Celeb Big Brother even makes hated Katie Hopkins likeable

In recent years, critics and audiences were about ready to call the coroner on Celebrity Big Brother. The show had become a lame parade of wannabes, nevergonnabes and almost-rans: the 2014 series was the least-watched ever.
Hopes weren't particularly high for this year's hotchpotch of (barely known in their own) household names. The format was about as knackered as a donkey after the summer holidays, the names as disparate and downmarket as ever. Ken Morley? Jeremy Jackson? Kavana?
So how exactly did CBB stage the mother of all comebacks? Ratings have gone through the roof (3.2 million for last Sunday's show) and it has become the most tweeted-about show on the box.
I noticed something was afoot when friends started tweeting about their affection for it in a "sorry, not sorry" kind of way. It wasn't even a guilty pleasure any more: and now it's back on the water-cooler agenda. Mired in controversy from the off, Morley and Jackson were removed in Week 1 for skeevy conduct.
That left us with 11, among them gobby snob Katie Hopkins, self-proclaimed media superstar Perez Hilton, walking single brain cell Alicia Douvall, a couple of barely known models and nice guy Keith Chegwin. The mix of housemates might not look spectacular on paper, but stick them in a house and you've got lightning in a bottle. Add Katie Price, with her congenital TMI condition, and Celebrity Big Brother was officially off to the races.
The show is a stressful watch. The arguable pivot is Perez Hilton, who appears to enrage his housemates simply by breathing near them. Hilton displays such bewildering lack of self-awareness, not to mention borderline sociopathic tendencies, that you can barely tear your eyes away.
compelling
Giving him a run for his money is Hopkins, who has somehow become likeable. Even dead-eyed Katie Price, who rattles off gossip about herself with the detached manner of someone who has commodified her private life, is compelling. Something tells me the drama is far from over. Welcome back, CBB.
Moving from one show going from strength to strength to another that has gone off the boil: Sky Atlantic's heavyweight dramedy Girls. Four seasons in, and it's on the brink of piddling all over its own spectacular legacy.
We start this season with the show's protagonist Hannah (Lena Dunham) starting creative writing college in Iowa. For a show about four young women navigating the choppy waters of New York City life, this was . . . brave.
Last week, the remaining three female characters squeaked out a couple of lines, their own storylines suspended in mid-air. The problem is, a character as unlikeable as Hannah will always need a foil or two.

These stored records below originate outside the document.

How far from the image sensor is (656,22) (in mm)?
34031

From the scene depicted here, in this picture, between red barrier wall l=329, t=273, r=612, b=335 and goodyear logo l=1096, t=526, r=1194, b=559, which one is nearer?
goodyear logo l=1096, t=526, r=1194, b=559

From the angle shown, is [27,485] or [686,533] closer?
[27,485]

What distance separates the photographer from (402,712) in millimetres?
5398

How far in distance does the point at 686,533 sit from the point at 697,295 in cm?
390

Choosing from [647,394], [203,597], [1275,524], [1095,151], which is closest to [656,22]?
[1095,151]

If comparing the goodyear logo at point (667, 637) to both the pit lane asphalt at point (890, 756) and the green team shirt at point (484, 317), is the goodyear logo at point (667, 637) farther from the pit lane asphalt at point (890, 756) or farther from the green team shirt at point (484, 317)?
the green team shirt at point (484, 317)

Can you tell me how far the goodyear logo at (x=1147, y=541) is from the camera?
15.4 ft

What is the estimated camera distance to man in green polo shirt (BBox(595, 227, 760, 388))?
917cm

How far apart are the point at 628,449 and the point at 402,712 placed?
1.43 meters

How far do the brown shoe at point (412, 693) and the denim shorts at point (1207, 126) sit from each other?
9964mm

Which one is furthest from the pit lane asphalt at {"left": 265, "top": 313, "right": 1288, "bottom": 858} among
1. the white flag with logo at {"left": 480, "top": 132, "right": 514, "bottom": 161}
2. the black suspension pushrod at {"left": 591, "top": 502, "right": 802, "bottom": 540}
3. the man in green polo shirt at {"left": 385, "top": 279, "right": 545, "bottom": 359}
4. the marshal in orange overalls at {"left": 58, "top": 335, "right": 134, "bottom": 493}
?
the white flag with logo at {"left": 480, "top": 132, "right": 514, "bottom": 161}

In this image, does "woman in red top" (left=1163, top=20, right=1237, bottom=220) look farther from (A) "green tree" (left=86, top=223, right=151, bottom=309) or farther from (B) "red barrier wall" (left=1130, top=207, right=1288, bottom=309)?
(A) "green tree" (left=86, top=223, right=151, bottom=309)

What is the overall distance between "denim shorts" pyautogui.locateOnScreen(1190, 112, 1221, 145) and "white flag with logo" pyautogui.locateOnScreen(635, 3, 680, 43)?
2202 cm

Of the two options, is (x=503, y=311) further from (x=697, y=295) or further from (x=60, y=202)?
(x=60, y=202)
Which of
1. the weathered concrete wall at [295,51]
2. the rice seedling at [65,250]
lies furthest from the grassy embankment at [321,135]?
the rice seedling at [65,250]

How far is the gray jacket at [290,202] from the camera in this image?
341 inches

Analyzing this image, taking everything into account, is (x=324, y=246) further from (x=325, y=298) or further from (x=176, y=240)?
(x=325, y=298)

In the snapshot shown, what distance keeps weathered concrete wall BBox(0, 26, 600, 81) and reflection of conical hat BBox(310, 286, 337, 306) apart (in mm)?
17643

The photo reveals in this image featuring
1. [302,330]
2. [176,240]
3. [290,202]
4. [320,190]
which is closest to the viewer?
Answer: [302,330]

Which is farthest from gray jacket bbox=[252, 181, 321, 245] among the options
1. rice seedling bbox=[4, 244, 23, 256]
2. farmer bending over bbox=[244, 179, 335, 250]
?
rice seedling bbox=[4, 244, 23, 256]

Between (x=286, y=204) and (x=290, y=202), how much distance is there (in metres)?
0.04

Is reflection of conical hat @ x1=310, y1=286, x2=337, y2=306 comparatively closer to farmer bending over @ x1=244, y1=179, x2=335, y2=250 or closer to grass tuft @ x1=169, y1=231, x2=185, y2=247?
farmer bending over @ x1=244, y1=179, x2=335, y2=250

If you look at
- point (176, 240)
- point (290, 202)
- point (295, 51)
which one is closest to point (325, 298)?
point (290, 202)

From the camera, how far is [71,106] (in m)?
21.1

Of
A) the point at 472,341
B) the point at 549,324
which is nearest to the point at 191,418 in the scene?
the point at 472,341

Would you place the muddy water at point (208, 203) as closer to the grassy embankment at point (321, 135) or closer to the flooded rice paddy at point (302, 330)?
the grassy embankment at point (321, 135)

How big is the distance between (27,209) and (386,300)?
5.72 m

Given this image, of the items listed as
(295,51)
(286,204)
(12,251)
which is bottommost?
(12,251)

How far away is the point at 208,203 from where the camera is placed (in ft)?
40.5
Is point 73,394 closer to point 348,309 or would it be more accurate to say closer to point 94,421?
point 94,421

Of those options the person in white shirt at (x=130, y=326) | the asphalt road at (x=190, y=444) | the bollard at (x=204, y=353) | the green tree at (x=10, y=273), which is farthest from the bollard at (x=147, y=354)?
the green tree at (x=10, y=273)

Girls has always borne the hallmarks of great comedy; brave, truthful and outlandish. On its launch three years ago it was a core-shaker with its cringey sex scenes and pangs of twentysomething yearning. Much has changed since then. It paved the way for other bright, funny, sharply observed for-her comedies, but Girls now finds itself being outrun by its successors.
Someone once said that to kill an artist you should give them everything they want, and this is true of Dunham. Creative validation, millions in the bank, a hot boyfriend - maybe the chasm between her and the overwrought, struggling Hannah is finally too great to bridge.